A comment from a shopkeeper that he would never be a "true Bendigonian" has long motivated Golden Square's James Lerk to prove his worth as an Australian and a resident of the city.
Now Mr Lerk is receiving a Medal of the Order of Australia for his significant contribution to documenting and preserving the history of Bendigo.
"I was a little bit overtaken with surprise, because I really thought there are many other people who are probably far more worthy than I am," he said.
Mr Lerk, who came as a child from the Netherlands to Australia in the 1950s, said the shopkeeper's comment when he was recent arrival to Bendigo had always stuck with him, although he later realised she meant that his family had not been there from the gold rush days.
"It was something I guess that sat like a block in my brain and I decided to prove that I could be a worthwhile Bendigonian, so I've been trying to contribute ever since," he said.
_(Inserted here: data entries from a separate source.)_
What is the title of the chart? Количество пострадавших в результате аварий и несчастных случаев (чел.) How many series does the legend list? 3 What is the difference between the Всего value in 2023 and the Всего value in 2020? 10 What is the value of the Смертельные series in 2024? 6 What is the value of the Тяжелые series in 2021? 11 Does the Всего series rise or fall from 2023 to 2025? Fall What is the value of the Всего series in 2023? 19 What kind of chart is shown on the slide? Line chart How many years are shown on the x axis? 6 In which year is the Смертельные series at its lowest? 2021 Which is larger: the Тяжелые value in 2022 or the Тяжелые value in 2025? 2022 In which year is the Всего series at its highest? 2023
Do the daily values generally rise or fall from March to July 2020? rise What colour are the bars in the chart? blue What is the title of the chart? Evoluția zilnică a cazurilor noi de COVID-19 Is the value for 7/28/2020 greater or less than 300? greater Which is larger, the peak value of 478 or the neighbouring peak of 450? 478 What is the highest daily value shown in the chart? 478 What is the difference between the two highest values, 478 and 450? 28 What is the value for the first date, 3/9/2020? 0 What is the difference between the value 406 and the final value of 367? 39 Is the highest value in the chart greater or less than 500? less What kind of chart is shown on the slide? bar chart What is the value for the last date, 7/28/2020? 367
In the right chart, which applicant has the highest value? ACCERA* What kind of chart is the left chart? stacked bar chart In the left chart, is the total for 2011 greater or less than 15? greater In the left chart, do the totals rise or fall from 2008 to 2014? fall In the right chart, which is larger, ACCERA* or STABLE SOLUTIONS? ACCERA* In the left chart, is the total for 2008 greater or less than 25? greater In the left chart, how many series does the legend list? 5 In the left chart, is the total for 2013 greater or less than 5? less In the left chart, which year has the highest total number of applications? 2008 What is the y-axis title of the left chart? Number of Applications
Mr Lerk has authored several books on Bendigo's history, helped republish two significant works about the city, and for 20 years wrote a column for the Bendigo Weekly.
He has also helped others publish work on Bendigo's history.
Mr Lerk has been pivotal in preserving the physical remnants of Bendigo's history.
He was a founding director of the Bendigo Trust (now Bendigo Heritage Attractions) in 1971, was once chairman and remains a life member.
His efforts have contributed to the preservation of historical icons including the old police barracks in Rosalind Park, the city's trams, the Town Hall and the Central Deborah Gold Mine.
Mr Lerk considers his greatest achievement to be the work other people thought could not be done or were not worth the effort.
He recalled returning to Bendigo after time overseas in the 1970s and being struck by the dilapidated state of the old police barracks, which dated back to 1860.
Mr Lerk ended up donating sandstone to restore the structure - one of Bendigo's oldest public buildings - and with a team of other passionate people and thebacking of the council, the building was saved.
Bendigo Senior Secondary College continues to use the building.
He is also proud of his contribution to the listing of the Central Deborah Gold Mine on the Victorian Heritage Register in 1999, as well as the erection of the poppet head on Victoria Hill.
Mr Lerk said his interest in history was sparked when, as a child in the Netherlands, he collected a remnant from an old house being torn down, and it was fuelled by the stories of ancient civilisations his father told.
He said it was important to document history to ensure the stories of people were not lost.
"You've got to realise what the history of the place is to be able to appreciate its total environment and so on," Mr Lerk said.